-------- PROVIDED MATERIAL --------
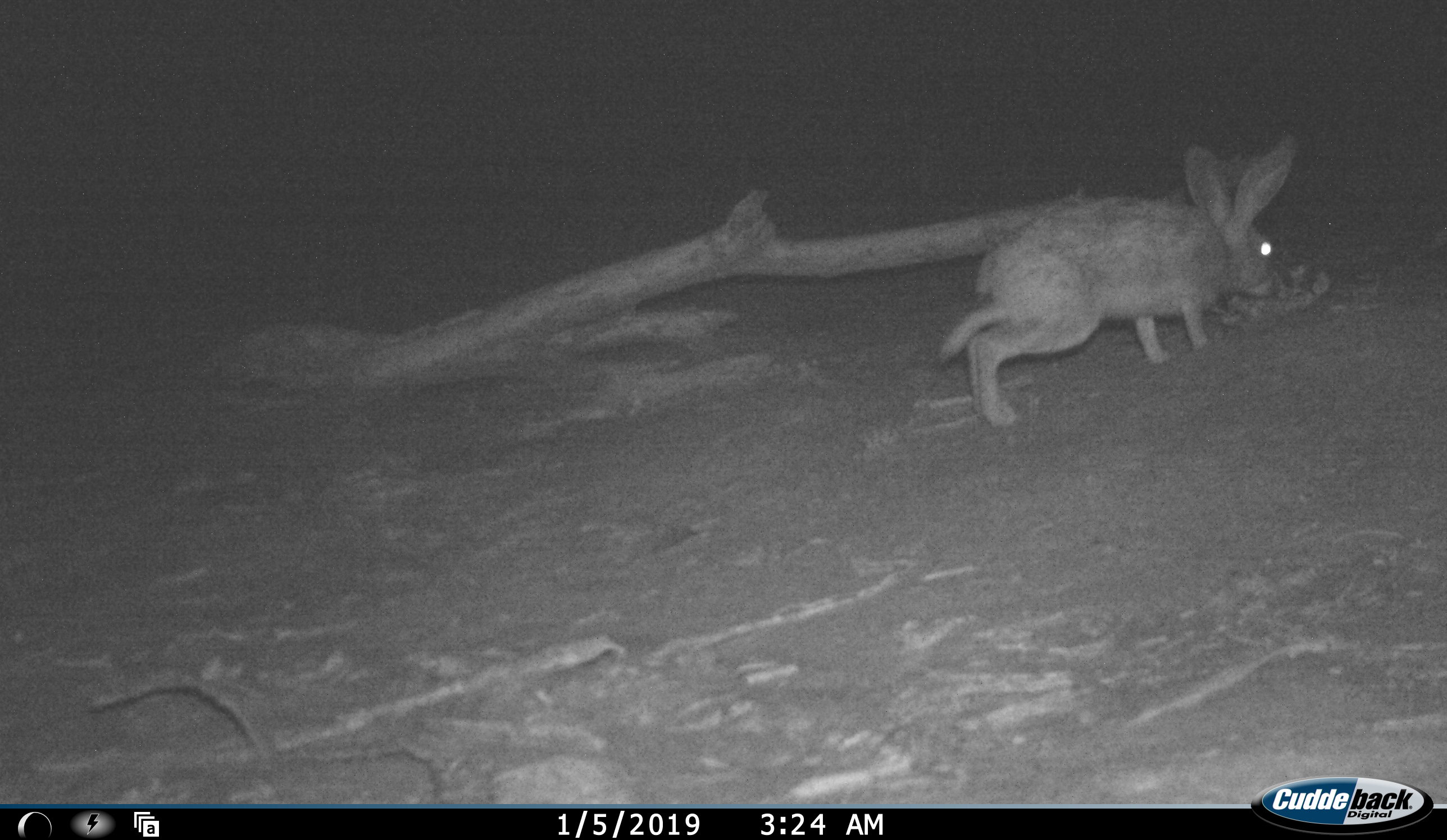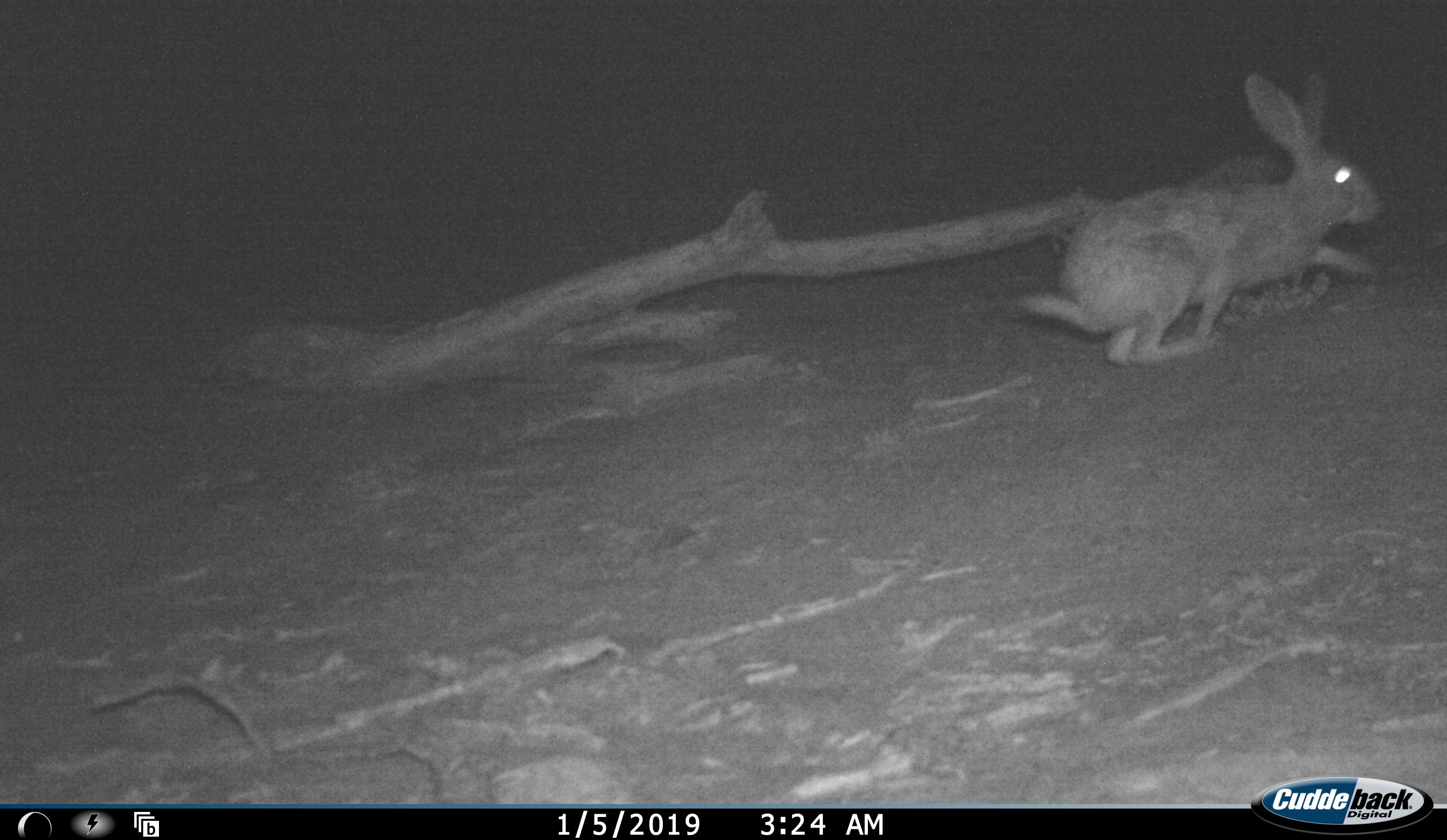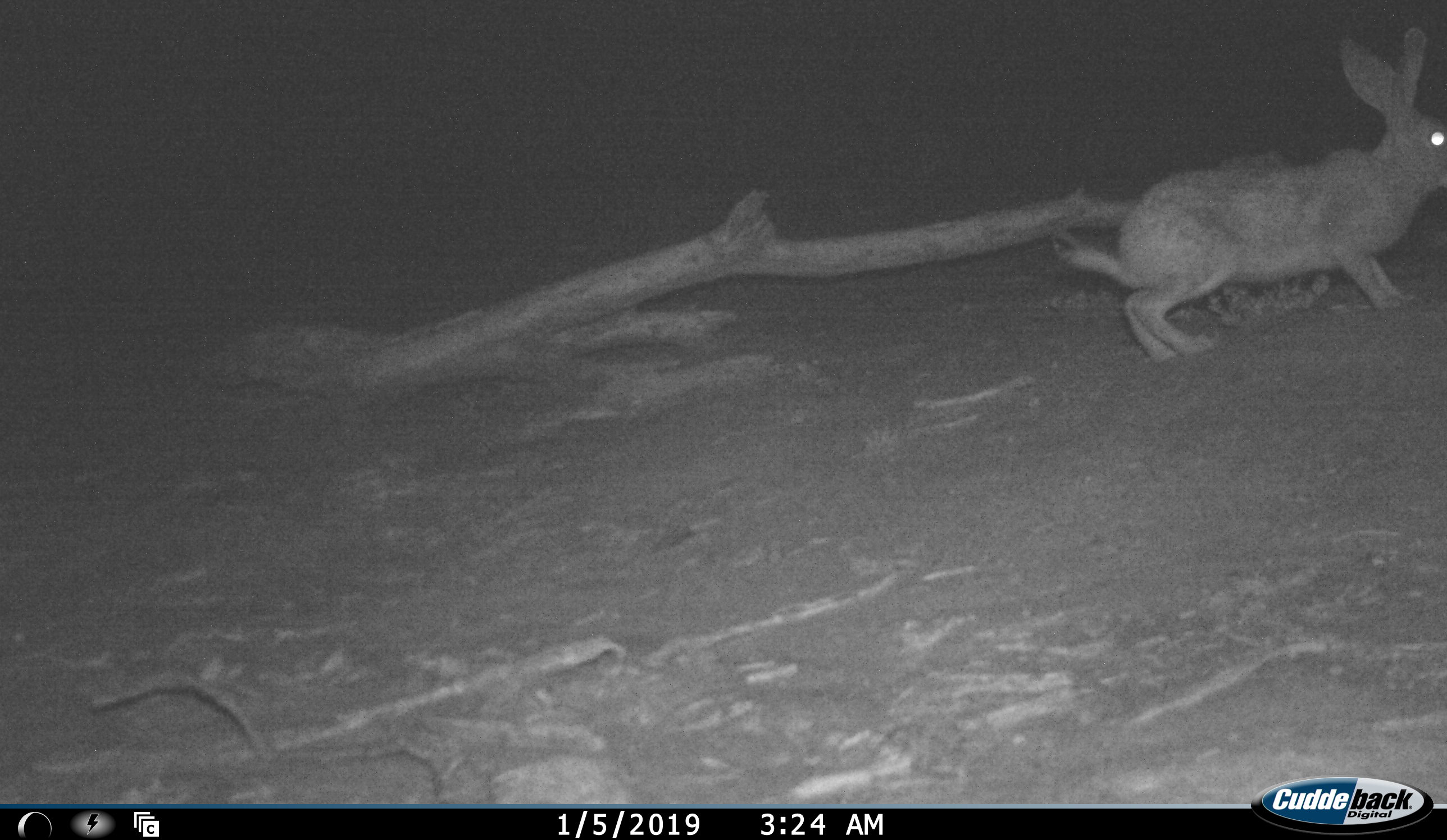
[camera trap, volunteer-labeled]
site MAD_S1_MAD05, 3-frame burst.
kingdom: Animalia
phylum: Chordata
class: Mammalia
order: Lagomorpha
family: Leporidae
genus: Lepus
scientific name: Lepus capensis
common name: cape hare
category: harecape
Harecape (cape hare) (Lepus capensis), count 1. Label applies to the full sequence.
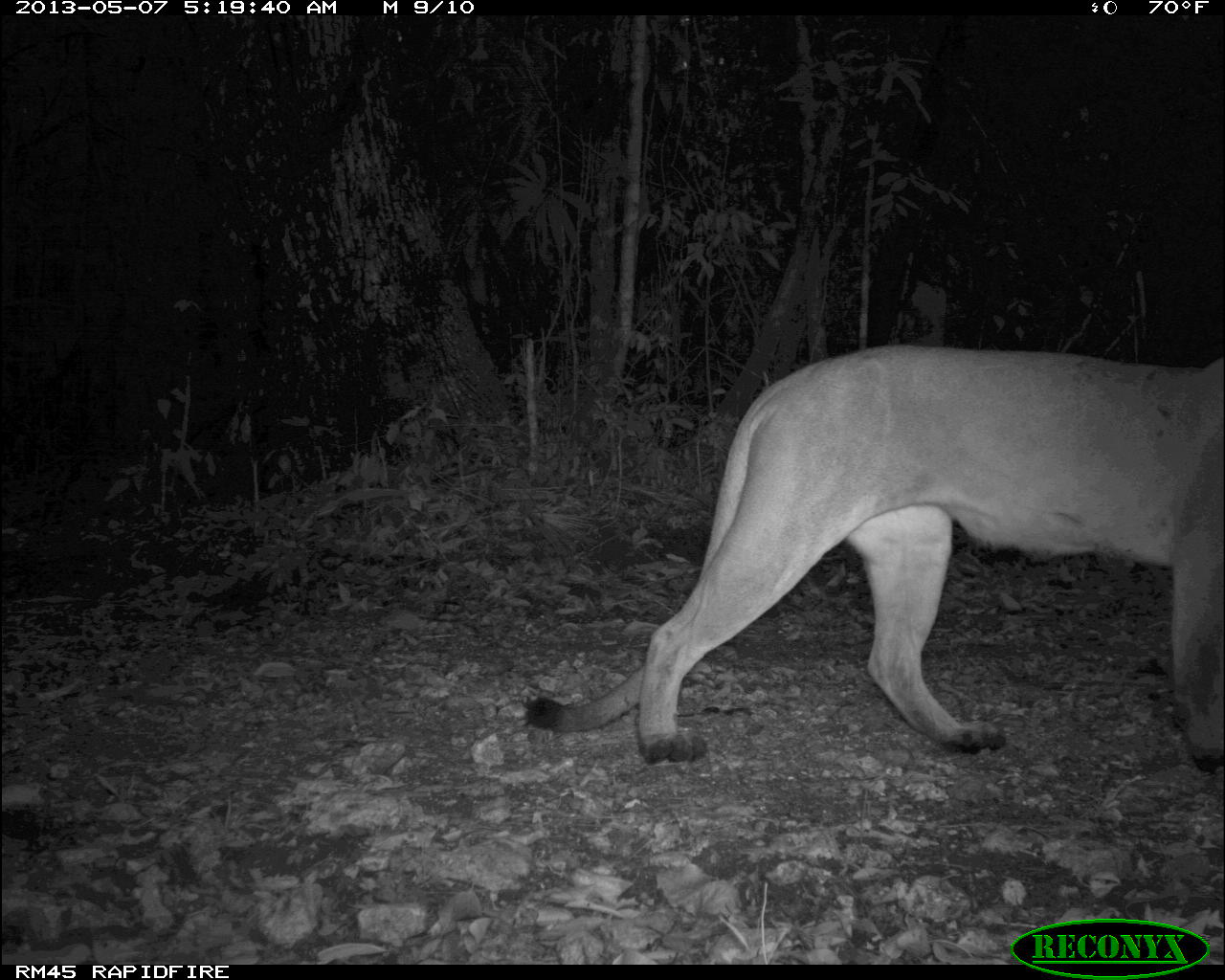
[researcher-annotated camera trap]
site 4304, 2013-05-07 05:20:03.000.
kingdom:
--------
- [YOUR INSTRUCTIONS]
Quote exactly the line containing "[researcher-annotated camera trap]" and every later line through the end of the listing, and no other lines.

- [ANSWER TO THE EXERCISE]
[researcher-annotated camera trap]
site 4304, 2013-05-07 05:20:03.000.
kingdom:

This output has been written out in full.